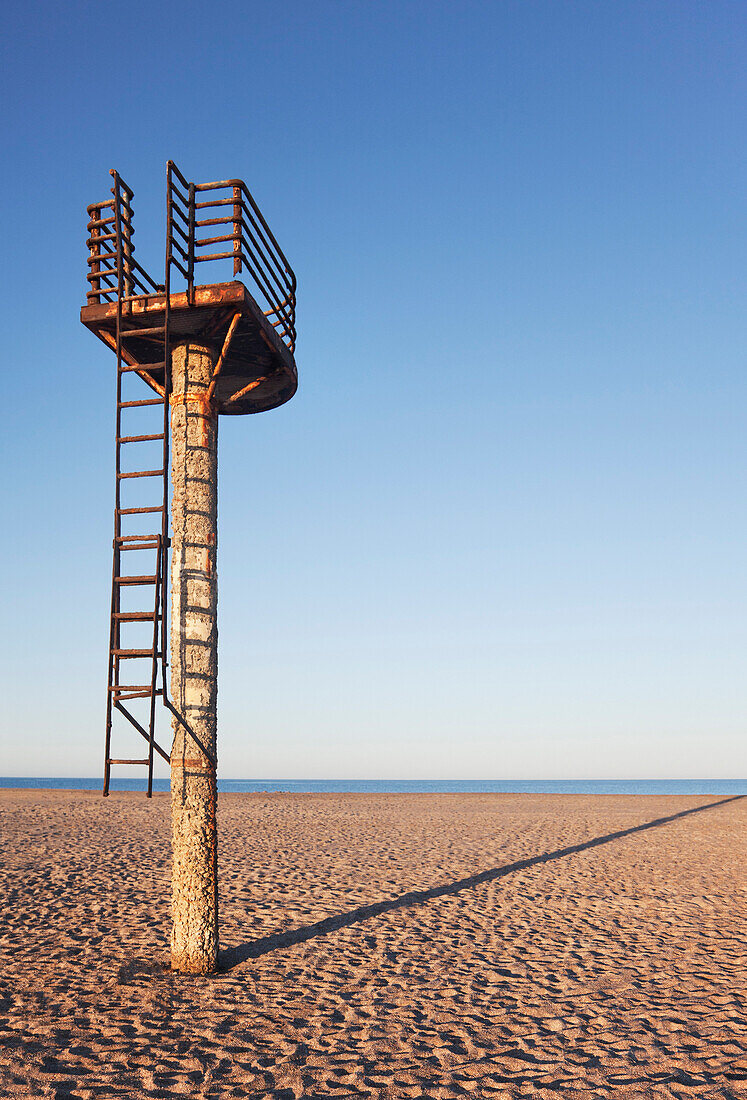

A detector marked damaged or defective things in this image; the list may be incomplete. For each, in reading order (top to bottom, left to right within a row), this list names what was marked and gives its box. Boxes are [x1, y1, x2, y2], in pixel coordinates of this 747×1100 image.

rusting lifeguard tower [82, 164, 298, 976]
⁂
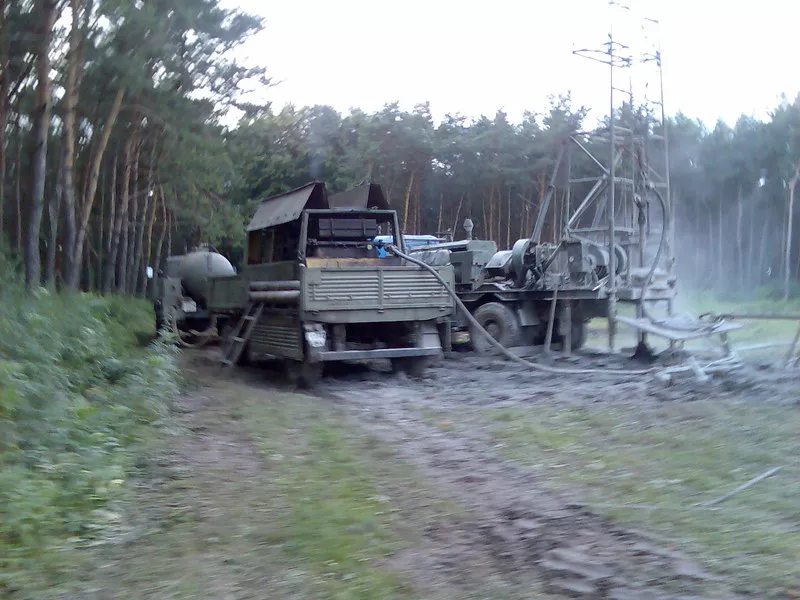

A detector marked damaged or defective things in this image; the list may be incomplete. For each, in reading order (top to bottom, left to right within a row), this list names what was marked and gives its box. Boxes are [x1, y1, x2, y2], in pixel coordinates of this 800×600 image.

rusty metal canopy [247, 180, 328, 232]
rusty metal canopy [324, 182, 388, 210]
⁂
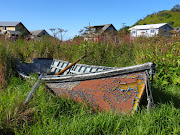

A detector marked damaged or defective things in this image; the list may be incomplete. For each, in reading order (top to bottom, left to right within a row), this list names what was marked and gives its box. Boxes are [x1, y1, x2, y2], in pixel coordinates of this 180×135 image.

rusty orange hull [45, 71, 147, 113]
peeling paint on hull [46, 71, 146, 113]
⁂
### Stated goal
Copy out the material starting at the line that contains "this 180×135 image." and ending after the line that contains "peeling paint on hull [46, 71, 146, 113]", switching "detector" to "scanner" and keeping every other word the same.

### Response to the exercise
A scanner marked damaged or defective things in this image; the list may be incomplete. For each, in reading order (top to bottom, left to right within a row), this list names what was marked and gives its box. Boxes are [x1, y1, x2, y2], in pixel coordinates of this 180×135 image.

rusty orange hull [45, 71, 147, 113]
peeling paint on hull [46, 71, 146, 113]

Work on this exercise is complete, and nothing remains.